Last month I took delivery of roughly, 10 carrier bags full of
quinces.  I have baked some, given away plenty and thrown a few due to
mould, but last week, I finally managed to boiled, puree and reduced at
least 4 bags of the beautiful fragrant fruit to a sticky paste to
end up with a relatively small amount of Membrillo.  I don't know
what I'm going to do with the remaining fruit? Perhaps quince-meat for
next years mince pies or quince vodka for next months celebrations. I'm even considering another batch of Membrillo - it's a great excuse to stand still for 90 mins.


Membrillo - Spanish Quince Paste

(Taken from Jane Grigson's Fruit Book)

  • I used about 2 kilo quinces, washed, de-fuzzed and roughly chopped

  • granulated sugar

  • small, shallow baking tin lined with silicone paper

  1. Wash quinces and wipe off the grey fuzzy fluff  jackets they wear.

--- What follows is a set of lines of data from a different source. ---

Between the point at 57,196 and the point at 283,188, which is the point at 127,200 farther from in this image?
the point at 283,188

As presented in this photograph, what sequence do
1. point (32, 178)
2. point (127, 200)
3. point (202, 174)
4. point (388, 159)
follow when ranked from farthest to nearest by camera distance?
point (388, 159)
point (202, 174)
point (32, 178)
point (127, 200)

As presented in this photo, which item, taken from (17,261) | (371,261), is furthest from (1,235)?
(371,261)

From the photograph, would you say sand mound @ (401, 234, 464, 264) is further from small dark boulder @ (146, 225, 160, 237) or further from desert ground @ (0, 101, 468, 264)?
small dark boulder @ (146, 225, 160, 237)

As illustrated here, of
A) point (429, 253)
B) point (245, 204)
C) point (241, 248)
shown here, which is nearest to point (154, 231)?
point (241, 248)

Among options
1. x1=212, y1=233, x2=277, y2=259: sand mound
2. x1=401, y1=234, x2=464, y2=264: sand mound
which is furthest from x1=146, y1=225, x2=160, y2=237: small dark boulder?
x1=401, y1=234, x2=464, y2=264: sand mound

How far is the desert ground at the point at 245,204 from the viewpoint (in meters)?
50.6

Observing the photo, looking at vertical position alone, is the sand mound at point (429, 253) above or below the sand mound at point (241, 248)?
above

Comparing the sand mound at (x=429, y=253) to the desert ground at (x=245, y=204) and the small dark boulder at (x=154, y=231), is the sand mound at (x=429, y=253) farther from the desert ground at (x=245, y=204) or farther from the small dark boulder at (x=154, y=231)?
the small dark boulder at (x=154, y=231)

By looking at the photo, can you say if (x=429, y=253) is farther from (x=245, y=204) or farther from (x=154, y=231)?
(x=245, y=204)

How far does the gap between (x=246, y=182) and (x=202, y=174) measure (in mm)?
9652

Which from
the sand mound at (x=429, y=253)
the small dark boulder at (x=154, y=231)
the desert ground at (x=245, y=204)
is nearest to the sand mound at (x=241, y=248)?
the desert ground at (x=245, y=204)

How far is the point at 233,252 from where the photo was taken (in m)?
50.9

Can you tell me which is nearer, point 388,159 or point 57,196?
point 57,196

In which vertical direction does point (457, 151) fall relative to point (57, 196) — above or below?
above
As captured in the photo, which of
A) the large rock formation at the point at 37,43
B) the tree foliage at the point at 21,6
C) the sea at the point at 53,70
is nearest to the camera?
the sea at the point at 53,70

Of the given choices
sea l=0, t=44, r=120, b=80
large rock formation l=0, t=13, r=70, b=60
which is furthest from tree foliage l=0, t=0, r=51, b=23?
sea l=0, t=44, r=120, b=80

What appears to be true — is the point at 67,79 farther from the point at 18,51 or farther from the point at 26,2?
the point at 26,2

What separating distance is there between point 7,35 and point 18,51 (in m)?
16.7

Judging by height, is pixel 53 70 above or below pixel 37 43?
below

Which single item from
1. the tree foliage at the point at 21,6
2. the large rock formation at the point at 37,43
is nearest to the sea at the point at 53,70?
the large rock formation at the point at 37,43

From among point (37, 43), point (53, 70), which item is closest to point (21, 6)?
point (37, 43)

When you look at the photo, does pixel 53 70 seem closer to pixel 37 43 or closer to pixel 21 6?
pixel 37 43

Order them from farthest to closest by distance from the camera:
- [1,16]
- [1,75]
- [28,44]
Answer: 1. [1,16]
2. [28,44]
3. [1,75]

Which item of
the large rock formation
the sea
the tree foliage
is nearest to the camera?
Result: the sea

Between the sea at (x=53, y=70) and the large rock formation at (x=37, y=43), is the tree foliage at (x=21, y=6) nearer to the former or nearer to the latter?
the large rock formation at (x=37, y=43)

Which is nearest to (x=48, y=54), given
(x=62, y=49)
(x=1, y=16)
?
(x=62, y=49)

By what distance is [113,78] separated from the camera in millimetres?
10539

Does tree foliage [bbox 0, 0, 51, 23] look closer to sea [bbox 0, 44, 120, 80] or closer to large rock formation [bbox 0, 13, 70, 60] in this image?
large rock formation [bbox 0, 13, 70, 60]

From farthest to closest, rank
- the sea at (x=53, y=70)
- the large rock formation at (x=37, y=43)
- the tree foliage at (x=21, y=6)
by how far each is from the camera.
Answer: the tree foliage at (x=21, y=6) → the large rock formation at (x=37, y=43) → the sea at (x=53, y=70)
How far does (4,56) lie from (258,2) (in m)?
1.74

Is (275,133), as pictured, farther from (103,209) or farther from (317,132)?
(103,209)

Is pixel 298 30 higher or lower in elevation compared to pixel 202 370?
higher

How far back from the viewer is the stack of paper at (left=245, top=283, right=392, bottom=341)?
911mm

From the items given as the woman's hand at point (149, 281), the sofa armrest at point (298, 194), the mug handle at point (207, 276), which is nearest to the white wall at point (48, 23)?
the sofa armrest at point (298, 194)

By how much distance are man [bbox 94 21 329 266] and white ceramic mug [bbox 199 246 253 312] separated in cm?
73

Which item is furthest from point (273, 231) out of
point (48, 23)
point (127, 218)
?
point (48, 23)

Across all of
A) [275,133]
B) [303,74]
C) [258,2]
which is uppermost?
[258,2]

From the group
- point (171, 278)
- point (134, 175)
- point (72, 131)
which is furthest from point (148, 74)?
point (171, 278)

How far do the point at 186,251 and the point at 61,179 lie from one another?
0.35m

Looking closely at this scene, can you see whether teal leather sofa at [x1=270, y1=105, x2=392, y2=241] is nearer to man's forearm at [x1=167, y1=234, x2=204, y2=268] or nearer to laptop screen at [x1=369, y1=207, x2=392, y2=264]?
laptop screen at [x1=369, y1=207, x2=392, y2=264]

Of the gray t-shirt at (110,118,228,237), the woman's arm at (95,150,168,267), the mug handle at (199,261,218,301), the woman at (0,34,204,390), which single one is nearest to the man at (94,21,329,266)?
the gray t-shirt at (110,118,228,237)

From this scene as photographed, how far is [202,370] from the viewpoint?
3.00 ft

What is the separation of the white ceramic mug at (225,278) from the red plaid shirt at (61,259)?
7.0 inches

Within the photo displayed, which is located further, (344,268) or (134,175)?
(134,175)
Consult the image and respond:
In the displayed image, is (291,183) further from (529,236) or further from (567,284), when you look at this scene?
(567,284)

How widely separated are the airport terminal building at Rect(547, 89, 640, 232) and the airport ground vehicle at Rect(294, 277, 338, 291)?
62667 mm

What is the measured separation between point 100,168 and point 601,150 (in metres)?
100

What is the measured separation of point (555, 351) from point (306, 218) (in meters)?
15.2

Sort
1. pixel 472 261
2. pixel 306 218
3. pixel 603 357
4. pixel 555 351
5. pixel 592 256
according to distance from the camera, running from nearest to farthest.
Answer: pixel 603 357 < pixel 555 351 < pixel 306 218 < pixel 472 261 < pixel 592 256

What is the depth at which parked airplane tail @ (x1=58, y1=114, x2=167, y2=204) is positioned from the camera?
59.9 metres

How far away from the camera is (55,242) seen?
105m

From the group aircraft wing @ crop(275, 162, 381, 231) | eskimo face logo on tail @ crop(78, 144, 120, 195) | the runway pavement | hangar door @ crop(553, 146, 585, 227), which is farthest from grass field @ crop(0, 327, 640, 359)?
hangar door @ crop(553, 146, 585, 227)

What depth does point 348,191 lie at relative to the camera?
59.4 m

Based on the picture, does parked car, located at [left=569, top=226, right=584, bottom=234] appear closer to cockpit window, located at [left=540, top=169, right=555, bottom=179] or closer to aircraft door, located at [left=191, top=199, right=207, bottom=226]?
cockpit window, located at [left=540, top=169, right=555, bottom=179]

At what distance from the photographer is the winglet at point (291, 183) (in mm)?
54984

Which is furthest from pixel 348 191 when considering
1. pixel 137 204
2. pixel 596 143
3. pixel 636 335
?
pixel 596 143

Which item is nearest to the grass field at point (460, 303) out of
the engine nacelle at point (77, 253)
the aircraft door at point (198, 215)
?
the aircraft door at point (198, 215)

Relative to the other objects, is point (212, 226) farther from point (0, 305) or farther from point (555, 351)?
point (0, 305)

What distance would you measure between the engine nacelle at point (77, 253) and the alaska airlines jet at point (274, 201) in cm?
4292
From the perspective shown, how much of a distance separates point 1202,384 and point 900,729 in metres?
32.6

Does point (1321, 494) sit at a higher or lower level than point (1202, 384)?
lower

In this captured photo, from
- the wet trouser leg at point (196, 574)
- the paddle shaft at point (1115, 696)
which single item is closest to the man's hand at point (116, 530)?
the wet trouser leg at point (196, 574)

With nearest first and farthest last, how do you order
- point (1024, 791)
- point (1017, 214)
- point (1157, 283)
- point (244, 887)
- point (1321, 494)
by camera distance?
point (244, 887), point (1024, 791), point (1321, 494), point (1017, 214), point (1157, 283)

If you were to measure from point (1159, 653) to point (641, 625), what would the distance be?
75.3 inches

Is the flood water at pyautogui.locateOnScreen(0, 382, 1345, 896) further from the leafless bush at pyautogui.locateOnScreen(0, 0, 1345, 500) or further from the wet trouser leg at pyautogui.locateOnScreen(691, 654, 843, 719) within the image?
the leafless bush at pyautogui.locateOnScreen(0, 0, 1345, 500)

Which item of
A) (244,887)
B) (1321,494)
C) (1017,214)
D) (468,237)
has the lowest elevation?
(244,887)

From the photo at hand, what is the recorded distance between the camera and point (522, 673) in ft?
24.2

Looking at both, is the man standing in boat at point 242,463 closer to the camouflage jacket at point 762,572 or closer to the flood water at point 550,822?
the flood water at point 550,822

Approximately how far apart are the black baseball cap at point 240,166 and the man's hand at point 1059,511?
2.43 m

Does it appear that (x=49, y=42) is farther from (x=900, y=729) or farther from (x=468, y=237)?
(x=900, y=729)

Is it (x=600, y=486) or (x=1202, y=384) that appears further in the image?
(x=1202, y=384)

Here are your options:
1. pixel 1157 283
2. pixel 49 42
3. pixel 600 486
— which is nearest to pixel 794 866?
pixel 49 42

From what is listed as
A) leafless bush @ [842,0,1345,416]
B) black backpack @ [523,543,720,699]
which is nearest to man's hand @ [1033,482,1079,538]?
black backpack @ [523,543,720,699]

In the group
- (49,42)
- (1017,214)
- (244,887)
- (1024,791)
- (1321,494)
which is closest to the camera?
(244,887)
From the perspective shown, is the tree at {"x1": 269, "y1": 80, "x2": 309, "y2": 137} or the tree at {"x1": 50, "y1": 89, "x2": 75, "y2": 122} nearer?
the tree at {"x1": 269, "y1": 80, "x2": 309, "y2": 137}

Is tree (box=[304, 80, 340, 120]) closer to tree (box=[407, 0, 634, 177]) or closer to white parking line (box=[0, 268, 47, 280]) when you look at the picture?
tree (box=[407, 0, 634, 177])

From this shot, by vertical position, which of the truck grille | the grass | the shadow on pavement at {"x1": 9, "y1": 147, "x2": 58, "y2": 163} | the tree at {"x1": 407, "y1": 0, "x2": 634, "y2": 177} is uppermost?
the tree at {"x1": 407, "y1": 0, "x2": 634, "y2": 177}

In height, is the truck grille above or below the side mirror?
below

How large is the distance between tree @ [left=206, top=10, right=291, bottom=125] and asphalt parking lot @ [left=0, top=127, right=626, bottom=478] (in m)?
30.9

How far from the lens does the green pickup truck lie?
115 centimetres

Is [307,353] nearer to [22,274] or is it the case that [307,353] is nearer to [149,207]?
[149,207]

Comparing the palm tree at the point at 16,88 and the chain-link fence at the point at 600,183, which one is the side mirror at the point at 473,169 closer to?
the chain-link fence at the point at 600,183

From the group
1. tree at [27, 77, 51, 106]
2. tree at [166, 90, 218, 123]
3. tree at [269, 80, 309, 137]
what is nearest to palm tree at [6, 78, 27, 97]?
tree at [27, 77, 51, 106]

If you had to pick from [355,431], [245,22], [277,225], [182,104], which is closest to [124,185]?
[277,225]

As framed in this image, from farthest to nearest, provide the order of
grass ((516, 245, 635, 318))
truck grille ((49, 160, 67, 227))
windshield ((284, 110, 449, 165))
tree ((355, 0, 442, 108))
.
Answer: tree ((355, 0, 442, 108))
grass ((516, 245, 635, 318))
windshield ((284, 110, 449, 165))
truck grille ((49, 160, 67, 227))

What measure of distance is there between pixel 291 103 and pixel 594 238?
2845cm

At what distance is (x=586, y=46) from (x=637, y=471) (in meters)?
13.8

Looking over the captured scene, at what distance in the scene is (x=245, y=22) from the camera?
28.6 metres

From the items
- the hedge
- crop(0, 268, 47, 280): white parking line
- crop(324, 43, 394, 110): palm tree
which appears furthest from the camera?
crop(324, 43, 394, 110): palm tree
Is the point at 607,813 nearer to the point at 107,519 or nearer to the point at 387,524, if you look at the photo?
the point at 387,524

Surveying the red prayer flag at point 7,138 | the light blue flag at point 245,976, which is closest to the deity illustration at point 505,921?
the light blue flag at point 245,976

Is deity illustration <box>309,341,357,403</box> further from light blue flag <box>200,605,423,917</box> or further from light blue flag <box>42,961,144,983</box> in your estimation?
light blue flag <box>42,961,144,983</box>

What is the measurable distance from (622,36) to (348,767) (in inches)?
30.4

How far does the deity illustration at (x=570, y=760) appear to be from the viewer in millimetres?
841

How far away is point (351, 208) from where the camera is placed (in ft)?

  2. Roughly chop and put into large heavy based saucepan or preserving pan and cover with cold water.

  3. Simmer until the fruit is tender.

  4. Leave to cool, then drain the fruit from it's liquid and puree using a blender.

  5. Weigh fruit puree and then match it's weight with granulated sugar.

  6. Heat together, stirring constantly. I managed to listen to the Archers Omnibus and Desert Island Discs, that's at least 90 mins.

  7. During this time the colour of the puree will darken to a deep amber. It is ready when the paste is so stiff, you can hardly stir it, but don't let it start caramelising or catching the bottom of the pan.

  8. Pour into a 2" deep small baking tin, lined with silicone paper.

  9. Leave to dry in airing cupboard or low oven until you can cut it with a hot knife.

  10. Cut into smaller squares and wrap in more silicone paper (not foil as it could tear when removing later). Store in cool dry place or in a box of granulated sugar.

  11. Eat with Spanish Manchego cheese, add small amounts to fruit crumbles and pies, gravy's and sauces, tagines and curries.